* _What is required_
Start at the top of the records below and copy them exactly to the end.

Start of Input for this task

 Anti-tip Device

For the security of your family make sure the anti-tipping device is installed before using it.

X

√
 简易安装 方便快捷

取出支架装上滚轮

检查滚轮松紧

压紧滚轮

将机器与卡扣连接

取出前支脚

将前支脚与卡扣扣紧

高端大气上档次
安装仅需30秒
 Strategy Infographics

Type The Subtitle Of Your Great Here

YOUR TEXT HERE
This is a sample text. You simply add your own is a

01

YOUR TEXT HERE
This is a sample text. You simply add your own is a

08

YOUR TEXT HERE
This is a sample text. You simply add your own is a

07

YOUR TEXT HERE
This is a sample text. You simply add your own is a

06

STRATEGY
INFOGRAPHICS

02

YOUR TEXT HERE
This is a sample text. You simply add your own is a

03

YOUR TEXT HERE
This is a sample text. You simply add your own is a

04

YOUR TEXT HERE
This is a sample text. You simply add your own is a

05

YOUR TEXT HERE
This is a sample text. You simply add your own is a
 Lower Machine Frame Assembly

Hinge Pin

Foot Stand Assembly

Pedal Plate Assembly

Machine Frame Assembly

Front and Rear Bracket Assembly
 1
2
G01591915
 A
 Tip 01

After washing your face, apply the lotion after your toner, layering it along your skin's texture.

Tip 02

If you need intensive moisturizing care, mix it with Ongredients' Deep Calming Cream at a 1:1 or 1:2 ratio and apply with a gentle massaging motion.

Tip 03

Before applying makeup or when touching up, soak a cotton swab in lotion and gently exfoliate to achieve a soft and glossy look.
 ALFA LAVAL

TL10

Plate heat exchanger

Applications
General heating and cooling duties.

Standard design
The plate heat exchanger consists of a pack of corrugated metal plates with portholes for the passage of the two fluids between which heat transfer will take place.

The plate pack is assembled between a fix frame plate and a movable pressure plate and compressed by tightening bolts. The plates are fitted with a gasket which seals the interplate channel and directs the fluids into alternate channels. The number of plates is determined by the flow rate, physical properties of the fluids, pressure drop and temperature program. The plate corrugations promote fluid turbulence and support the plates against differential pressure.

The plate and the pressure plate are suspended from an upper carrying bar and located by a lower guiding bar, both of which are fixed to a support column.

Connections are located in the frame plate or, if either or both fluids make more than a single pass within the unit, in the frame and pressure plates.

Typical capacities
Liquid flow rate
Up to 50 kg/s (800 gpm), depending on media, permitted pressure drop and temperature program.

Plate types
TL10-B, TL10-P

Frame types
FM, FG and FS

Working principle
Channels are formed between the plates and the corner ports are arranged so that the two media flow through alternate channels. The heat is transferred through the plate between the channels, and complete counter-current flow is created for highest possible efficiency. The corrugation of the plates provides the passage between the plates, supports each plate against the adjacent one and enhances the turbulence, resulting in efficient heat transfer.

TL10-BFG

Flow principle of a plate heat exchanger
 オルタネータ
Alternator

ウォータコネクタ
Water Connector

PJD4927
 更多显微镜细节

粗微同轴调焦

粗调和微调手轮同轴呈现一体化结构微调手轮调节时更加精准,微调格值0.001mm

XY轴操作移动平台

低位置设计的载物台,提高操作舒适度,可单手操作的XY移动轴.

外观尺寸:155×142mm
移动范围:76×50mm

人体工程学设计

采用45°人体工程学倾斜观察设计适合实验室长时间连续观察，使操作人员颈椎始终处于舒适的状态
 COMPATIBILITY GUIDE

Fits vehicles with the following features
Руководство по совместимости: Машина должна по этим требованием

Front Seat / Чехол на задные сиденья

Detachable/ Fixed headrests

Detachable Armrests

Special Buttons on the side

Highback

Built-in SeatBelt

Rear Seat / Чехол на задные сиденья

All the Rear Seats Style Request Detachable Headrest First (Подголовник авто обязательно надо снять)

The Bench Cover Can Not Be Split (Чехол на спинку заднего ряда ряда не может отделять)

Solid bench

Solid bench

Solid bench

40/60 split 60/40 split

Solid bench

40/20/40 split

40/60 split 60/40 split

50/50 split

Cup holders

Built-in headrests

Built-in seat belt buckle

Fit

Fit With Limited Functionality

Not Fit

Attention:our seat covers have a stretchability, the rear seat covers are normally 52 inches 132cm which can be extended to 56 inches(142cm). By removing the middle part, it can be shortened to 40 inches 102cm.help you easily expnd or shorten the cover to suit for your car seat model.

End of Input for this task

* _Worked solution_
 Anti-tip Device

For the security of your family make sure the anti-tipping device is installed before using it.

X

√
 简易安装 方便快捷

取出支架装上滚轮

检查滚轮松紧

压紧滚轮

将机器与卡扣连接

取出前支脚

将前支脚与卡扣扣紧

高端大气上档次
安装仅需30秒
 Strategy Infographics

Type The Subtitle Of Your Great Here

YOUR TEXT HERE
This is a sample text. You simply add your own is a

01

YOUR TEXT HERE
This is a sample text. You simply add your own is a

08

YOUR TEXT HERE
This is a sample text. You simply add your own is a

07

YOUR TEXT HERE
This is a sample text. You simply add your own is a

06

STRATEGY
INFOGRAPHICS

02

YOUR TEXT HERE
This is a sample text. You simply add your own is a

03

YOUR TEXT HERE
This is a sample text. You simply add your own is a

04

YOUR TEXT HERE
This is a sample text. You simply add your own is a

05

YOUR TEXT HERE
This is a sample text. You simply add your own is a
 Lower Machine Frame Assembly

Hinge Pin

Foot Stand Assembly

Pedal Plate Assembly

Machine Frame Assembly

Front and Rear Bracket Assembly
 1
2
G01591915
 A
 Tip 01

After washing your face, apply the lotion after your toner, layering it along your skin's texture.

Tip 02

If you need intensive moisturizing care, mix it with Ongredients' Deep Calming Cream at a 1:1 or 1:2 ratio and apply with a gentle massaging motion.

Tip 03

Before applying makeup or when touching up, soak a cotton swab in lotion and gently exfoliate to achieve a soft and glossy look.
 ALFA LAVAL

TL10

Plate heat exchanger

Applications
General heating and cooling duties.

Standard design
The plate heat exchanger consists of a pack of corrugated metal plates with portholes for the passage of the two fluids between which heat transfer will take place.

The plate pack is assembled between a fix frame plate and a movable pressure plate and compressed by tightening bolts. The plates are fitted with a gasket which seals the interplate channel and directs the fluids into alternate channels. The number of plates is determined by the flow rate, physical properties of the fluids, pressure drop and temperature program. The plate corrugations promote fluid turbulence and support the plates against differential pressure.

The plate and the pressure plate are suspended from an upper carrying bar and located by a lower guiding bar, both of which are fixed to a support column.

Connections are located in the frame plate or, if either or both fluids make more than a single pass within the unit, in the frame and pressure plates.

Typical capacities
Liquid flow rate
Up to 50 kg/s (800 gpm), depending on media, permitted pressure drop and temperature program.

Plate types
TL10-B, TL10-P

Frame types
FM, FG and FS

Working principle
Channels are formed between the plates and the corner ports are arranged so that the two media flow through alternate channels. The heat is transferred through the plate between the channels, and complete counter-current flow is created for highest possible efficiency. The corrugation of the plates provides the passage between the plates, supports each plate against the adjacent one and enhances the turbulence, resulting in efficient heat transfer.

TL10-BFG

Flow principle of a plate heat exchanger
 オルタネータ
Alternator

ウォータコネクタ
Water Connector

PJD4927
 更多显微镜细节

粗微同轴调焦

粗调和微调手轮同轴呈现一体化结构微调手轮调节时更加精准,微调格值0.001mm

XY轴操作移动平台

低位置设计的载物台,提高操作舒适度,可单手操作的XY移动轴.

外观尺寸:155×142mm
移动范围:76×50mm

人体工程学设计

采用45°人体工程学倾斜观察设计适合实验室长时间连续观察，使操作人员颈椎始终处于舒适的状态
 COMPATIBILITY GUIDE

Fits vehicles with the following features
Руководство по совместимости: Машина должна по этим требованием

Front Seat / Чехол на задные сиденья

Detachable/ Fixed headrests

Detachable Armrests

Special Buttons on the side

Highback

Built-in SeatBelt

Rear Seat / Чехол на задные сиденья

All the Rear Seats Style Request Detachable Headrest First (Подголовник авто обязательно надо снять)

The Bench Cover Can Not Be Split (Чехол на спинку заднего ряда ряда не может отделять)

Solid bench

Solid bench

Solid bench

40/60 split 60/40 split

Solid bench

40/20/40 split

40/60 split 60/40 split

50/50 split

Cup holders

Built-in headrests

Built-in seat belt buckle

Fit

Fit With Limited Functionality

Not Fit

Attention:our seat covers have a stretchability, the rear seat covers are normally 52 inches 132cm which can be extended to 56 inches(142cm). By removing the middle part, it can be shortened to 40 inches 102cm.help you easily expnd or shorten the cover to suit for your car seat model.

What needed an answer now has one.